In sports, when things aren’t going well, a good step in the right direction usually consists of going back to the basics and simplifying things. This is what the Green Bay Packers offense needs to do over the bye week.
Rather than seeing progress from this unit, the offense has largely been going backwards over the last three games, excluding their fourth-quarter performance against New Orleans. Green Bay has totaled just six points combined in their last three first halves of football.
For three quarters against the Saints, the Packers were shut out. Versus Detroit, the offense averaged 4.3 yards per play, which over the course of the 2023 season would have ranked 30th in the NFL. Most recently, against Las Vegas, Jordan Love threw for 182 yards with three interceptions, and the offense as a whole looked disjointed, putting up just 13 points.
“Trying to reflect on it from a coaching standpoint,” said Matt LaFleur on Tuesday, “it’s great we have this big ol’ call sheet with all these plays to attack certain looks or whatever it may be, and it really doesn’t matter if you can’t execute it.
“Just from a coaching standpoint, we may have to look at just how much are we putting in on these guys because, you’re right, we do have a lot of young guys. Although we didn’t have a ton of mental mistakes, it’s just that we did have a few in some critical situations that we can’t have.”

- Work to be completed: Reproduce the passage on the Green Bay Packers offense word for word, in its entirety.

- Data excerpt:
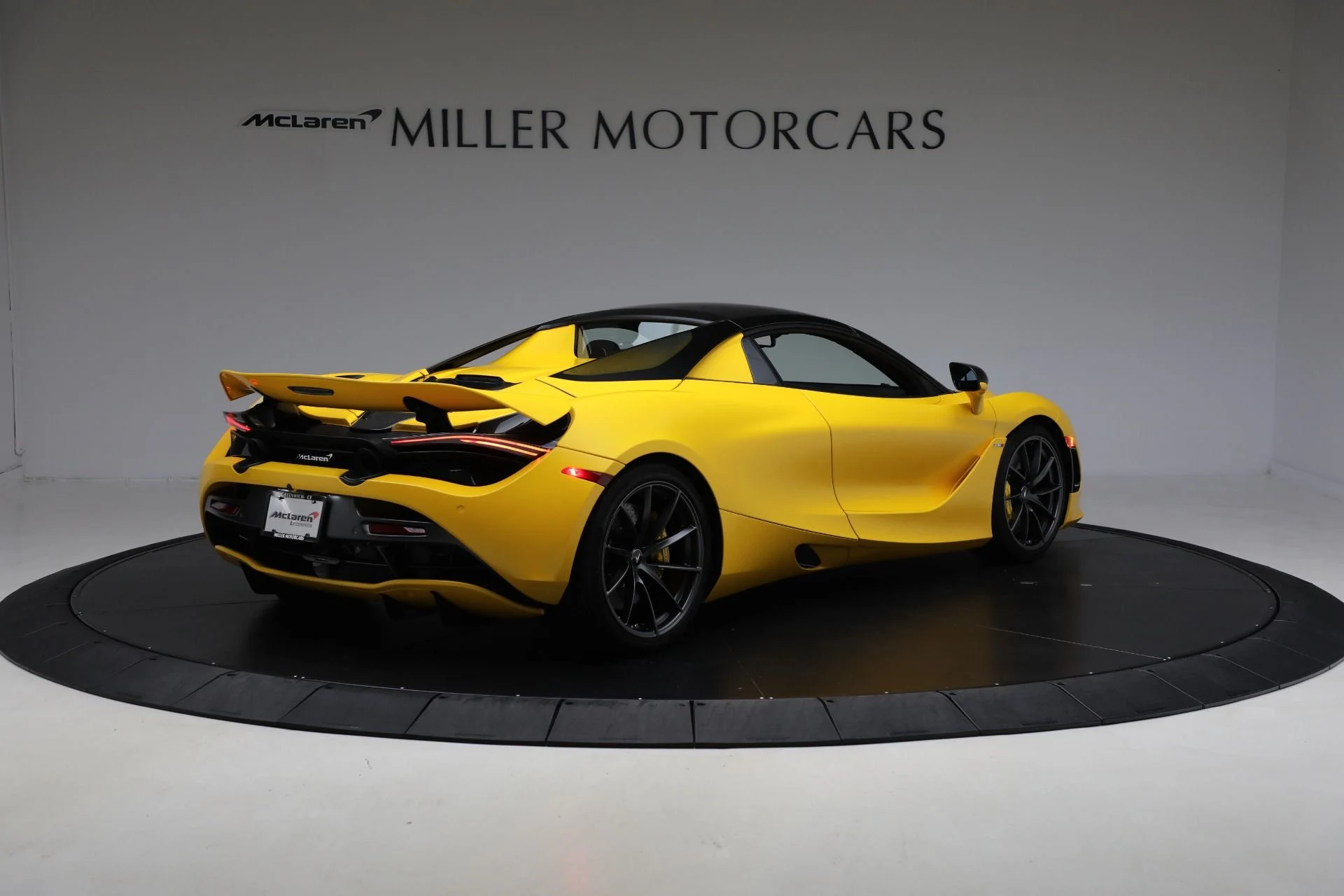 mph025_7167068_Used_2021_Mc_Laren_720_S_Spider_Performance_3804f7cec3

- Answer to this exercise:
In sports, when things aren’t going well, a good step in the right direction usually consists of going back to the basics and simplifying things. This is what the Green Bay Packers offense needs to do over the bye week.
Rather than seeing progress from this unit, the offense has largely been going backwards over the last three games, excluding their fourth-quarter performance against New Orleans. Green Bay has totaled just six points combined in their last three first halves of football.
For three quarters against the Saints, the Packers were shut out. Versus Detroit, the offense averaged 4.3 yards per play, which over the course of the 2023 season would have ranked 30th in the NFL. Most recently, against Las Vegas, Jordan Love threw for 182 yards with three interceptions, and the offense as a whole looked disjointed, putting up just 13 points.
“Trying to reflect on it from a coaching standpoint,” said Matt LaFleur on Tuesday, “it’s great we have this big ol’ call sheet with all these plays to attack certain looks or whatever it may be, and it really doesn’t matter if you can’t execute it.
“Just from a coaching standpoint, we may have to look at just how much are we putting in on these guys because, you’re right, we do have a lot of young guys. Although we didn’t have a ton of mental mistakes, it’s just that we did have a few in some critical situations that we can’t have.”